# The latest Craze: Online Golf Auction Sites



## PGAPICK1 (Sep 14, 2007)

The latest craze for purchasing golf clubs in online auction sites. The reason for people to be going away from conventional sites is that you can:

Purchase Items at a better price
Can name the highest price you are willing to pay
Find great steals on used golf clubs from other people without the store mark-up
The sites are loaded with used clubs that you might like, but not be able to find in the store anymore
It's the great prices that usually drive people toward these auctions, but I also like the selection and the opportunity of winning an auction. 

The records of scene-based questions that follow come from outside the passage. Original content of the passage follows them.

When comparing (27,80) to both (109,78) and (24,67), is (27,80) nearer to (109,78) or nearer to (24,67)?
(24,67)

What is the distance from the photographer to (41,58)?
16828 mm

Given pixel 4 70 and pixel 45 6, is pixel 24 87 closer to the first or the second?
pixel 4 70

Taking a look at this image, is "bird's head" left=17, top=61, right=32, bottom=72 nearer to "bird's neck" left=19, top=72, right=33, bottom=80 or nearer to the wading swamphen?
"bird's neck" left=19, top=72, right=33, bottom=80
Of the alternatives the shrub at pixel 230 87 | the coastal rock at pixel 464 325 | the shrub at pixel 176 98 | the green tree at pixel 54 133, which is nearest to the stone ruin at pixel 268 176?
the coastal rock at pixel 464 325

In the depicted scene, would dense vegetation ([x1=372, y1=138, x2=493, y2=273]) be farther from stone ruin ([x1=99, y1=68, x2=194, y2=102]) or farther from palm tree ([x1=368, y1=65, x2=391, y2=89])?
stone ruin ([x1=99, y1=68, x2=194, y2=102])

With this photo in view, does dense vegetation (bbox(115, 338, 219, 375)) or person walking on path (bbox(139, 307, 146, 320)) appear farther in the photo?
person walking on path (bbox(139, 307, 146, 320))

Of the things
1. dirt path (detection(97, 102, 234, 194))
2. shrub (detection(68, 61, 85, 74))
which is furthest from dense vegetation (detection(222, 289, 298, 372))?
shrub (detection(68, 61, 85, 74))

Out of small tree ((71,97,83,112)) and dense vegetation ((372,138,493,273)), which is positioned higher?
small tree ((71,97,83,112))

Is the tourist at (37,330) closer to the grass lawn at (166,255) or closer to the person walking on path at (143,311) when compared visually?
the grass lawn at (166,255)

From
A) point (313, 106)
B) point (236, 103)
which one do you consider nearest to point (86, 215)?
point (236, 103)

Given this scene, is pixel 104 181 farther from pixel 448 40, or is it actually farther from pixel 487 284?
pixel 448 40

I found various different sites that are available out on the web they are: 


Golfauction.com - The Best golfauction Resources and Information.

Rosey's Golf Auction

eBay - New & used electronics, cars, apparel, collectibles, sporting goods & more at low prices

Used Golf Clubs - Buy, Sell, Auction: Golf Equipment, Golf Training Aids, Used Golf Clubs

These are the best ones that I found on the web... Anyway I recently bought my last set of clubs and sold my previous clubs all at one stop on the web and nearly paid for the whole new set. They are the latest craze in the golf business...


----------



## 373 (Jun 9, 2006)

I hope this isn't going to turn into an ad or we would have to delete it. Both of your posts have been basically about the exact same thing.

None the less, you're right. I tend to see something in a magazine or on the course, then see what it might cost by looking on the internet, usually at an auction site. 

Welcome to the forum. I hope you'll enjoy the fellowship here.


----------